## TO BE DONE:
How would you translate this sentence from the court opinion on partition into Spanish: "As between husband and wife who are seized of real property as tenants by the entirety, there can be no partition."?

Opinion
No. 50/377.
01-24-1922
Pearce R. Franklin, of Newark, for complainant. Payne & McCall, of Newark, for defendants.
(Syllabus by the Court.)
Where real property is conveyed to J. W. P. and E. P., his wife, and B. W. P. and A. P., his wife, without words defining or limiting the estate of the grantees, J. W. P. and his wife are seized as tenants by the entirety of an undivided one-half thereof which they hold as tenants in common with B. W. P. and his wife, who are seized as tenants by the entirety of the other undivided one-half.
When title to real property is held as above stated, either wife may maintain a suit against her husband and the other husband and wife, for partition of the shares held in common, and in case the property is incapable of actual partition, a sale will be decreed and the proceeds paid into court and divided into two shares. Each share will be invested for the benefit of the husband and wife entitled thereto, during their joint lives, and upon the death of one of them, the principal of such share will be paid to the survivor.
As between husband and wife who are seized of real property as tenants by the entirety, there can be no partition.
(Additional Syllabus by Editorial Staff.)
Bill by Annie Platt against John William Platt and others. Decree for complainant.
Pearce R. Franklin, of Newark, for complainant.
Payne & McCall, of Newark, for defendants.
FIELDER, V. C. The land and premises sought to be partitioned consist of a two-family house erected on a lot 25 feet wide in front and rear by 100 feet deep. The deed under which the parties have title is dated June 13, 1919, and conveys in fee to John W. Platt and Ellen Platt, his wife, and Bertram W. Platt and Annie Platt, his wife. John W. Platt and his wife are therefore tenants by the entirety of an undivided one-half of the land and premises which they hold as tenants in common with Bertram W. Piatt and his wife, who are also tenants by the entirety of their undivided half.

## INFORMATION PROVIDED:
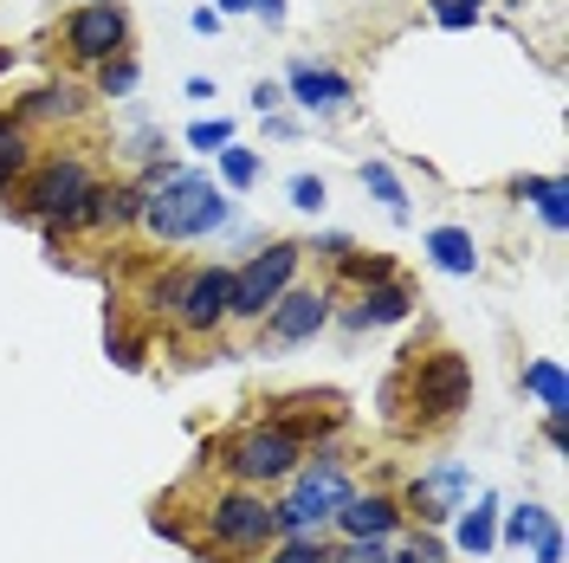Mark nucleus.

--

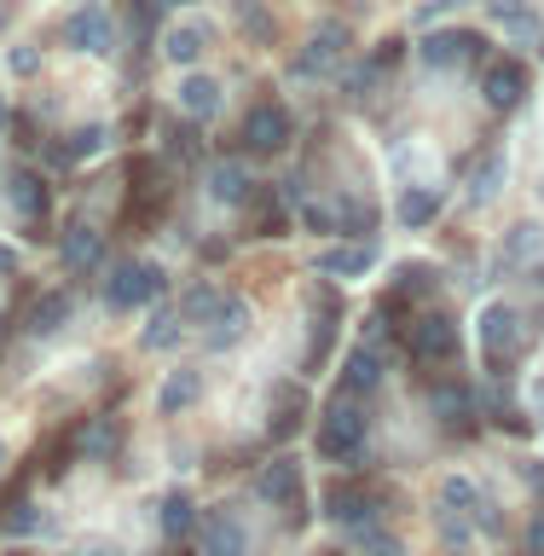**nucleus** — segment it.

## TASK RESPONSE:
Entre marido y mujer que poseen un bien inmueble como cotitulares por la totalidad, no puede haber partición.